### EXERCISE AIM
Only the lines from the one containing "Does the topiary" to the end of the material are to be copied, exactly and in full; images stay out.
################
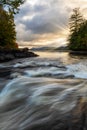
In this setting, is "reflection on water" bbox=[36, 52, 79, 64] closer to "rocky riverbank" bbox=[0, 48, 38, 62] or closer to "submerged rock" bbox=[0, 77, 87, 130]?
"rocky riverbank" bbox=[0, 48, 38, 62]

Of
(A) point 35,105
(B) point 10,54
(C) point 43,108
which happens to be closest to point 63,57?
(B) point 10,54

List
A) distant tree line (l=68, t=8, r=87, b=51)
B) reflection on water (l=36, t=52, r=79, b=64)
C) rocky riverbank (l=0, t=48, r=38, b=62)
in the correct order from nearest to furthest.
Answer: reflection on water (l=36, t=52, r=79, b=64) < rocky riverbank (l=0, t=48, r=38, b=62) < distant tree line (l=68, t=8, r=87, b=51)

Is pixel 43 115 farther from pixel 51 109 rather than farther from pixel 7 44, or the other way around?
pixel 7 44

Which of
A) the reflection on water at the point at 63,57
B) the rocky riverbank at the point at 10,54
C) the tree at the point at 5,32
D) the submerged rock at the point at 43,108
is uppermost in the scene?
the tree at the point at 5,32

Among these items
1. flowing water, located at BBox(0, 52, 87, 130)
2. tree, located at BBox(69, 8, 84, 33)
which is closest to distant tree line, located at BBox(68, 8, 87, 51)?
tree, located at BBox(69, 8, 84, 33)

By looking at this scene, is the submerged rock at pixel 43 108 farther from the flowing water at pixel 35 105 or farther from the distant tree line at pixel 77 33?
the distant tree line at pixel 77 33

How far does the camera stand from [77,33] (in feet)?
309

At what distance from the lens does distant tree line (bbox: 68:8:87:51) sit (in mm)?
88812

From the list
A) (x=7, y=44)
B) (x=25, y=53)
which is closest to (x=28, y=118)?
(x=25, y=53)

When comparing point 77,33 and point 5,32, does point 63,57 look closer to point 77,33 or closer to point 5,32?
point 5,32

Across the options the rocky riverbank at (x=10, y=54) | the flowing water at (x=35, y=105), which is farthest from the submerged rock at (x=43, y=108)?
the rocky riverbank at (x=10, y=54)

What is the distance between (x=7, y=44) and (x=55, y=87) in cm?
3878

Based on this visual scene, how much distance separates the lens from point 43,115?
24.0ft

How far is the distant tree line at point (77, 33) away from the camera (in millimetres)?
88812
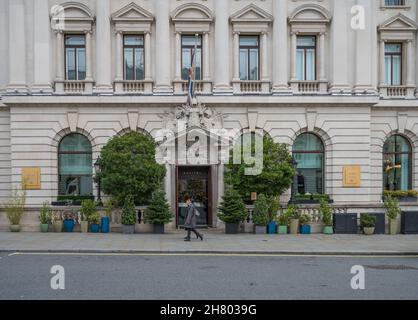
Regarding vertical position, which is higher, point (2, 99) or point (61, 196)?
point (2, 99)

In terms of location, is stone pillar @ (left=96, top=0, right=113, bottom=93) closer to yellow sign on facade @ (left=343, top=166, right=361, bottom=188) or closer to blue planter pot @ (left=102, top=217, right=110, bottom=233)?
blue planter pot @ (left=102, top=217, right=110, bottom=233)

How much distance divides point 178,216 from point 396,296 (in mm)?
17266

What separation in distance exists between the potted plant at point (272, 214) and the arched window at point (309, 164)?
3654 millimetres

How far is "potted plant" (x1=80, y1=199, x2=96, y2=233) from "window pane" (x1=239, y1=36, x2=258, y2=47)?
1158 cm

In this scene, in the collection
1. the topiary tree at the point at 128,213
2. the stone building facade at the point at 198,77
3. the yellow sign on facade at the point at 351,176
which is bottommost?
the topiary tree at the point at 128,213

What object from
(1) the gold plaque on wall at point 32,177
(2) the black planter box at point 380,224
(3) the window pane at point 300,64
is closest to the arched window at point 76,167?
(1) the gold plaque on wall at point 32,177

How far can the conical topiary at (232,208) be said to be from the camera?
84.2ft

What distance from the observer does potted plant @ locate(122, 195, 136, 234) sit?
25812 mm

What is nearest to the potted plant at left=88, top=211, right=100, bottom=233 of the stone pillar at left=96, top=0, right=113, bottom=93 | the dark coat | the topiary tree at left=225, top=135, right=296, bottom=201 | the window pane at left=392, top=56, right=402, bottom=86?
the dark coat

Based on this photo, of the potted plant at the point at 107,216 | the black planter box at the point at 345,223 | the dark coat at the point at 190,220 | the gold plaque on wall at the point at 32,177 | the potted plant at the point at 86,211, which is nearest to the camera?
the dark coat at the point at 190,220

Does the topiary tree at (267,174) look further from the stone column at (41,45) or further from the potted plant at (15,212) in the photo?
the stone column at (41,45)

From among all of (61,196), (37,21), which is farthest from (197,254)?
(37,21)

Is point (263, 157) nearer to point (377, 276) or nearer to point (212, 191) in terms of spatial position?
point (212, 191)
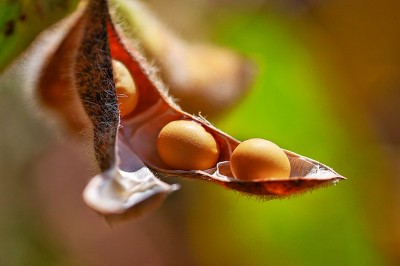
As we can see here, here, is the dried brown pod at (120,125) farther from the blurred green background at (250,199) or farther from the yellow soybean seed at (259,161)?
the blurred green background at (250,199)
################
### EXERCISE RESPONSE
Does the topiary tree at (267,174) look further from the stone column at (41,45) or further from the potted plant at (15,212) in the photo?
the stone column at (41,45)

From among all of (61,196), (37,21), which is farthest from (197,254)?
(37,21)

Is point (263, 157) nearer to point (377, 276) or nearer to point (212, 191) in terms of spatial position?
point (212, 191)
As we can see here, here, is the dried brown pod at (120,125) farther from the blurred green background at (250,199) or farther from the yellow soybean seed at (259,161)?
the blurred green background at (250,199)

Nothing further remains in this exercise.